Empowering ChatBrowse: A Roadmap for Advanced Web Interactions

ChatBrowse, our trusty Chrome extension for conversational web navigation, currently excels at basic “go to URL” commands. But what if we could empower it to do more on a webpage? This post outlines our strategy for expanding ChatBrowse’s capabilities, allowing users to perform a wider range of actions like clicking elements, typing text, and performing targeted searches, all through natural language commands.

The Vision: Conversational Web Automation

Imagine telling ChatBrowse:

  • “Search Google for the latest Playwright updates.”
  • “Click the ‘Login’ button.”
  • “Type my username ‘testuser’ into the field labeled ‘Username’.”
  • “Read the main headline from this news article.”

Achieving this requires a well-thought-out architecture that spans the extension’s UI, its background processes, and the powerful Model Context Protocol (MCP) server running Playwright.

Core Architectural Pillars

Our approach will be built on the following key components and principles:

  1. Defining an Action Vocabulary:
    • We’ll start by defining a clear set of actions ChatBrowse will support (e.g., navigate, click, type, read_text, google_search).
    • Each action will have specific parameters (e.g., a click action needs a selector; type needs a selector and text).
  2. The MCP Server: Our Playwright Powerhouse (mcp-server/src/index.ts)
    • This Node.js server will remain the heart of web interaction.
    • For each new action, we’ll implement a dedicated handler function (e.g., handleGoogleSearch, handleClickElement).
    • These handlers will use Playwright’s rich API to:
      • Reliably locate elements (using CSS selectors, XPath, or Playwright’s built-in locators like getByRole, getByText).
      • Perform interactions: page.click(), page.fill(), page.press(), etc.
      • Wait for page changes and elements to be ready (page.waitForSelector(), page.waitForLoadState()).
      • Extract relevant information (page title, URL, text content) after an action.
    • The server will return a standardized JSON response indicating success/failure and any extracted data.
  3. The Extension: Bridging User Commands to Actions
    • Command Parsing (src/background.ts):
      • The background script will be enhanced to interpret more complex natural language commands.
      • It will translate these commands into structured action requests for the MCP server (e.g., “google search for kittens” becomes { method: 'tool', params: { name: 'google_search', parameters: { query: 'kittens' } } }).
    • MCP Client (src/mcp-client.ts):
      • This client will have new methods corresponding to each supported action (e.g., googleSearch(query), clickElement(selector)).
      • These methods will be responsible for sending the structured JSON requests to the native messaging host.
    • Native Bridge (mcp-server/src/native-bridge.ts):
      • This script, which connects the extension to the MCP server process, will be updated to recognize and correctly route new action types to the appropriate handlers in the MCP server.
  4. Element Identification: The Key Challenge
    • Translating user descriptions (“the blue button”) into precise selectors Playwright can understand is non-trivial.
    • Initial Approach: For commands like “google search,” we can often use stable, hardcoded (or configurable) selectors for common elements. For more generic actions, users might initially need to provide more specific selectors.
    • Future Enhancements: We could explore content script helpers that allow users to visually select elements or use AI to infer selectors from natural language descriptions.
  5. User Experience and Feedback:
    • The ChatBrowse popup UI will be updated to clearly display the results of actions or any errors encountered.
    • Feedback during long-running actions will be important.

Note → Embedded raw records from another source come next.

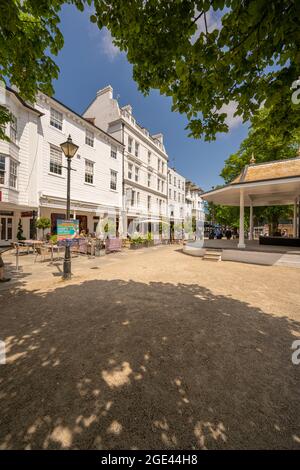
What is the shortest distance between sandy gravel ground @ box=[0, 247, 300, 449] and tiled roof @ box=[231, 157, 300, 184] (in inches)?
363

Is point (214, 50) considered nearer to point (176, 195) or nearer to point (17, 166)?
point (17, 166)

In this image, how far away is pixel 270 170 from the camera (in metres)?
12.7

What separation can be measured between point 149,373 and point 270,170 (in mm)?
14284

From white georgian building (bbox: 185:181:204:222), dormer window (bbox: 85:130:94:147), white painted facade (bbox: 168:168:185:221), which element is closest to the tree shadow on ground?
dormer window (bbox: 85:130:94:147)

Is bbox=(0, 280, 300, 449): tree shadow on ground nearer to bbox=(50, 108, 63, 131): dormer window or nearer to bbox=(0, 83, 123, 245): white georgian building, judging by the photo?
bbox=(0, 83, 123, 245): white georgian building

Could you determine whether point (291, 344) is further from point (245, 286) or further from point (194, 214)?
point (194, 214)

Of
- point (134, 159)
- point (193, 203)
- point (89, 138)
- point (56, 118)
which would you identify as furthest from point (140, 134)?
point (193, 203)

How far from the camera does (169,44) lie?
10.2 feet

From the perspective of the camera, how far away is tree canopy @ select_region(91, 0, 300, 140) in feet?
8.37

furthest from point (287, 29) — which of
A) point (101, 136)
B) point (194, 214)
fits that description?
point (194, 214)

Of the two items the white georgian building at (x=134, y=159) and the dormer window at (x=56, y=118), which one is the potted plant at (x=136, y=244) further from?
the dormer window at (x=56, y=118)

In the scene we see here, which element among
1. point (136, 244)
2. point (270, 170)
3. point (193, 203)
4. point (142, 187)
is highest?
point (193, 203)

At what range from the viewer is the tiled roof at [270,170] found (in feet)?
38.6
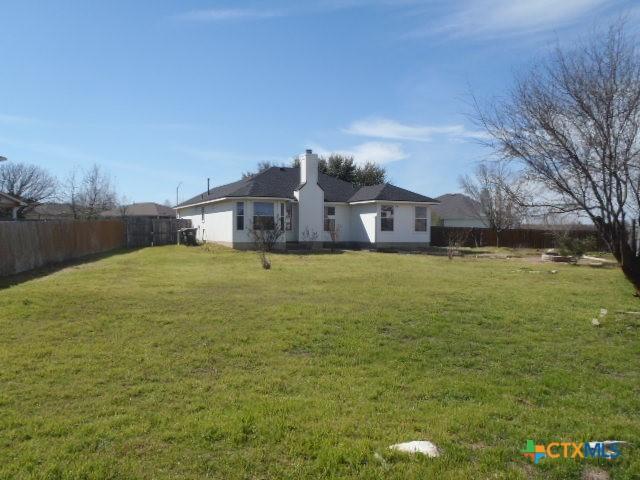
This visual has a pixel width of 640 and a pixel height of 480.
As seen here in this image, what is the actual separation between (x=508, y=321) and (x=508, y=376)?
269cm

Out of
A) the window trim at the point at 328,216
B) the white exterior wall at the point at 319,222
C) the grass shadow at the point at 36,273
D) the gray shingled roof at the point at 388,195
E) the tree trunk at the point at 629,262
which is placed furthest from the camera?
the window trim at the point at 328,216

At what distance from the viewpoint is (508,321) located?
28.6ft

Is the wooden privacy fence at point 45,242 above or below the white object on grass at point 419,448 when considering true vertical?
above

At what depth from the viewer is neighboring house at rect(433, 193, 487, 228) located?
50156mm

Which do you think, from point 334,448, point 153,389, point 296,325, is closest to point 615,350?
point 296,325

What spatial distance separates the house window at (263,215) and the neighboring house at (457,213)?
2612cm

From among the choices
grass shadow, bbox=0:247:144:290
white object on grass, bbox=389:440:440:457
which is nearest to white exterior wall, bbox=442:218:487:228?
grass shadow, bbox=0:247:144:290

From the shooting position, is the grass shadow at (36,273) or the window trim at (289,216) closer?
the grass shadow at (36,273)

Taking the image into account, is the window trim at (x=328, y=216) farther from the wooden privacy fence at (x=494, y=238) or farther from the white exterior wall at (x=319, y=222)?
the wooden privacy fence at (x=494, y=238)

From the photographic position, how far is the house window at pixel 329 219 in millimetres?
28562

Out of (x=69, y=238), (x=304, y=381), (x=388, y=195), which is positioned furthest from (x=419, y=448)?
(x=388, y=195)

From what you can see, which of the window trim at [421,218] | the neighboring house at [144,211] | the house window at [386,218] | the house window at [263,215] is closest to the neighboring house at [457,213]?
the window trim at [421,218]

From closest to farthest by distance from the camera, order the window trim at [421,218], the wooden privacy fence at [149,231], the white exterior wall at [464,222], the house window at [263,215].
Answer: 1. the house window at [263,215]
2. the window trim at [421,218]
3. the wooden privacy fence at [149,231]
4. the white exterior wall at [464,222]

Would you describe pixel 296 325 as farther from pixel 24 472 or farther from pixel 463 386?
pixel 24 472
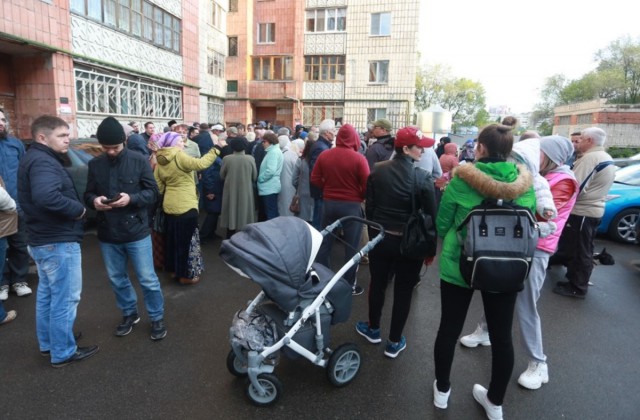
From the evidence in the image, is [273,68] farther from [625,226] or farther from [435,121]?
[625,226]

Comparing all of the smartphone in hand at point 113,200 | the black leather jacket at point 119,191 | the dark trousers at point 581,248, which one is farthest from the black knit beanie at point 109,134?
the dark trousers at point 581,248

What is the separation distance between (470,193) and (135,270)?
2.97 meters

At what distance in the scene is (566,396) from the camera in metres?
3.14

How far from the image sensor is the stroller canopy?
275cm

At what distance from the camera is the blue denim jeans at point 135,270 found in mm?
3680

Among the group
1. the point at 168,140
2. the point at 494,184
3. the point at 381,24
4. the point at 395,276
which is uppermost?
the point at 381,24

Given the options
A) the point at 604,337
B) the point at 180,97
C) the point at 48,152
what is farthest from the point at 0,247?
the point at 180,97

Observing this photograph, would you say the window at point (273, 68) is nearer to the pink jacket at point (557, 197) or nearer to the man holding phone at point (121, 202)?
the man holding phone at point (121, 202)

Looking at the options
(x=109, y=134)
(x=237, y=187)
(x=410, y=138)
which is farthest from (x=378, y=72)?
(x=109, y=134)

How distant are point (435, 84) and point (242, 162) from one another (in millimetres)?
57368

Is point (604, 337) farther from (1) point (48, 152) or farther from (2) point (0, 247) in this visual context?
(2) point (0, 247)

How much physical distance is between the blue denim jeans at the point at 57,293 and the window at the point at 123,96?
1229cm

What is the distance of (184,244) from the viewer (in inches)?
202

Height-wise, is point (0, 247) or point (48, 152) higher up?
point (48, 152)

To manage complexity, we’ll implement these capabilities incrementally. A great first step is adding a “Google Search” command:

  1. User Command: “google search for [query]”
  2. Extension Logic: Parse command, call mcpClient.googleSearch(query).
  3. MCP Server: handleGoogleSearch function uses Playwright to:
    • Navigate to https://www.google.com.
    • Locate the search input (e.g., textarea[name="q"]).
    • Fill the query.
    • Press Enter.
    • Wait for results and extract relevant information.
  4. UI Update: Display search results (or a summary) in the chat window.

The Road Ahead

By thoughtfully expanding our action vocabulary and refining the communication pipeline between the extension and the Playwright-driven MCP server, we can transform ChatBrowse into a significantly more powerful and versatile conversational web browsing assistant. This iterative approach will allow us to continuously add value and learn as we go.